View Full Version : Does anyone know how to synchronize speech and game sounds?

Autistic Lucario
January 3rd, 2010, 6:54 AM
This is a problem I've been having since my old computer died. My new one is more powerful but has only 1 sound card. I'm trying to make it so that when I record my voice on my videos, it records the game sounds too, at exactly the same time.

Unfortunately, I haven't been able to do so now. Every time I try, my voice gets cut off as soon as I start the game. Does anyone know how to fix this problem?

January 3rd, 2010, 7:04 AM
What program are you using for this? Audacity might work for what you're trying to do.

Autistic Lucario
January 3rd, 2010, 7:10 AM
Here's the problem with Audacity.

I have a video capture program called "Fraps". That records the game sounds as well as video. Even if Audacity DID capture my speech, the timing would be off, which is exactly what I don't want.

Audacity doesn't let me record sound if another program is doing that already.

January 3rd, 2010, 7:14 AM
Record them separately and then overlap them using a different video editing program?

Autistic Lucario
January 3rd, 2010, 7:17 AM
I tried that with Windows Movie Maker. The audio comes out wonky. One minute the audio is perfect, the next it plays 3 seconds after it's supposed to.

January 3rd, 2010, 7:21 AM
I'm all out of ideas, then. :( I rarely record sounds myself.

Autistic Lucario
January 3rd, 2010, 7:26 AM
It's all right. I don't know if my computer is built for speech and audio at the same time. It only has one sound card. My last one had two, before it broke down.

January 3rd, 2010, 7:30 AM
That isn't necessarily a hindrance. My computer can do it just fine (granted, it's a Vaio).

Autistic Lucario
January 3rd, 2010, 7:38 AM
What's a Vaio? I've never heard of one before.

January 3rd, 2010, 7:47 AM
It's Sony's primary brand of laptops... this particular model's all about being able to watch BluRay movies on the go. Audacity'll let my overlap my mic sounds with the sounds my computer makes, if I set it up right (involves a couple cables).

Autistic Lucario
January 3rd, 2010, 8:01 AM
My desktop's a Dell and my laptop's a Toshiba. Do they have any sort of thing like you're talking about, soundwise?

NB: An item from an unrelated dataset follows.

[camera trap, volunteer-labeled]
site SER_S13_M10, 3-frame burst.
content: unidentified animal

January 3rd, 2010, 2:06 PM
Sony laptops are bad, but if you want to buy Sony software (Vegas, Acid, etc.), go for it. Cost is through the roof, though.

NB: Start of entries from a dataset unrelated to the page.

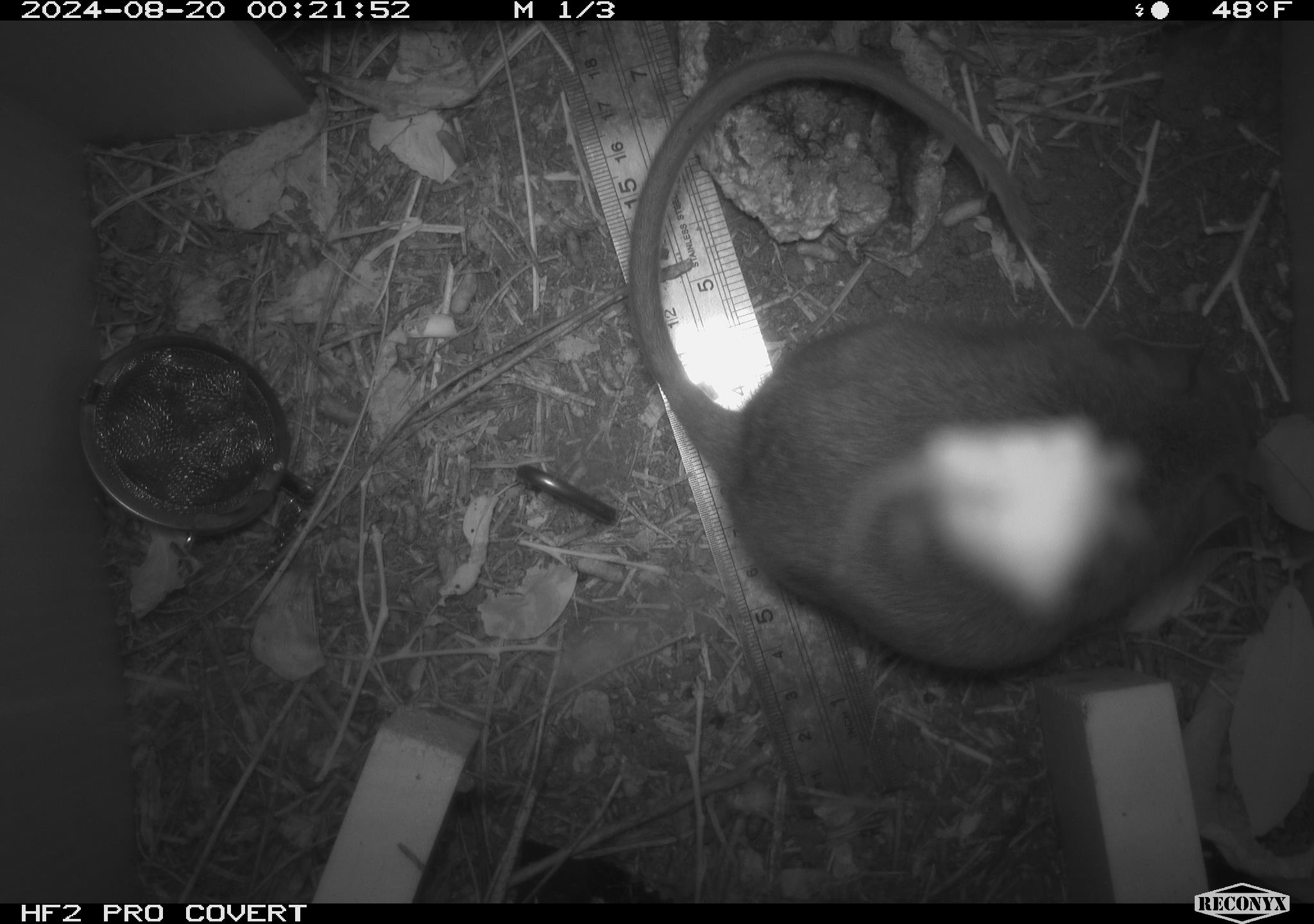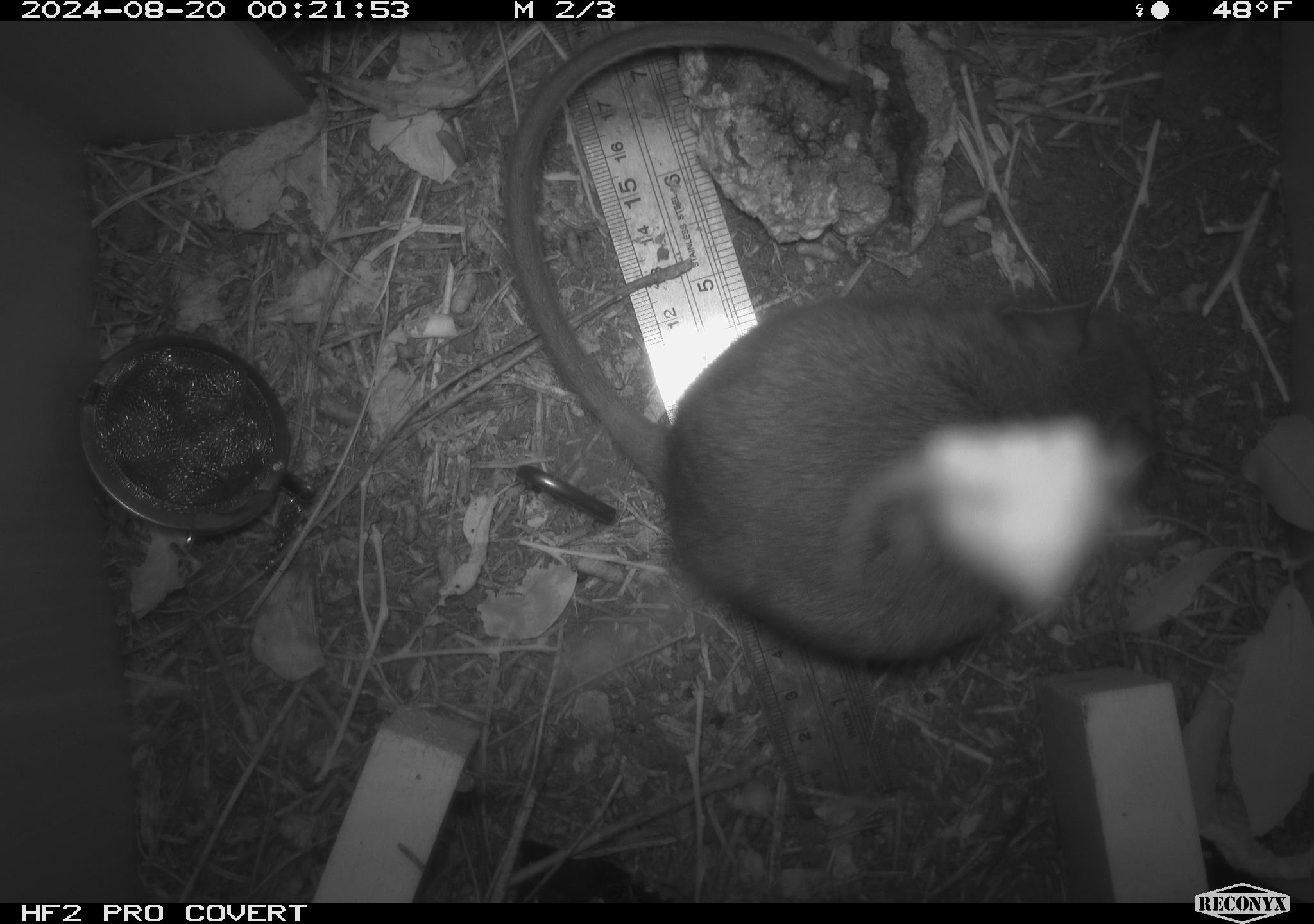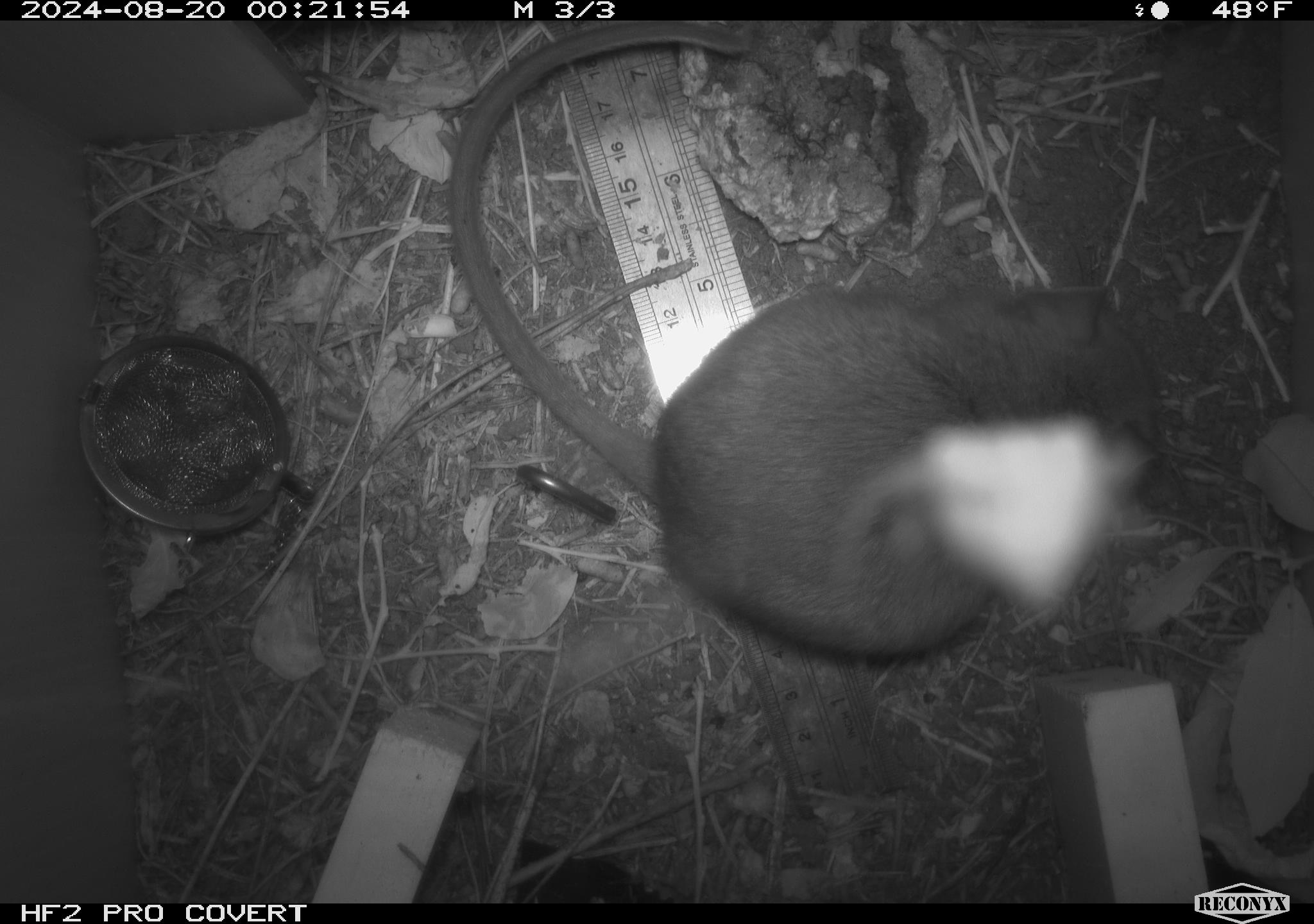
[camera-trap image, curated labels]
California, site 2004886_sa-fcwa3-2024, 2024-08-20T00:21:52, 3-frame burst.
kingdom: Animalia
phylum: Chordata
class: Mammalia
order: Rodentia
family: Cricetidae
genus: Neotoma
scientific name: Neotoma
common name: pack rat or woodrat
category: neotoma species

Anyway, what I'd suggest is to do what you were doing initially (dub your voice over the audio), check to see whether the timing comes up long or short, and then just stretch or compress the audio to where it times correctly. I've actually done this with a video I made for my friends.

January 3rd, 2010, 10:34 PM
What I meant by overlapping with Audacity was to record the game audio by using a single wire audio cable to connect your headphone jack and your microphone jack, then unplug the cable and record your voice audio over the game audio. That's what works for me, though I can't guarantee great sound quality.

Or you could try what twocows suggested.

January 4th, 2010, 10:25 AM
I'm assuming you want to do something like record game Audio/Video with real time voice chat through something like Ventrilo or TeamSpeak, correct? If this is the case, I can see the need for both to be recorded in real time. Unfortunately, however, it also tends to be very difficult to do without either two sound cards or one professional card with multiple inputs.

In your case, the simplest solution would likely be to buy a headset you can plug in via USB. The USB connector, at least on some of the higher end ones, will act as a second sound card and you should be able to feed it's input and output to separate tracks in an audio recorder.

Here's something else you could try if you don't want to buy a new headest. Get a 1/8 inch line cable and a splitter. You would need a male input split into one male and one female output - this may be hard to find. I'd look for you but I'm a bit short on time at the moment. Run the cable from your headphone jack into your splitter. Connect one end of the splitter to your mic input and the other to your headset or mic (assuming it is also 1/8 inch). Now, your mic will be getting audio from two sources at once and should be able to record on a single track. Then, just disable the audio track from Fraps and you should be good to go. The only concern here is volume balancing which would have to be done individually on the two sources before you started recording.

There is one other thing you could check though and that's your Fraps settings. I haven't used the program myself but make sure it's not doing anything to speed up or slow down your game's audio or video. That could be a source of your timing issues.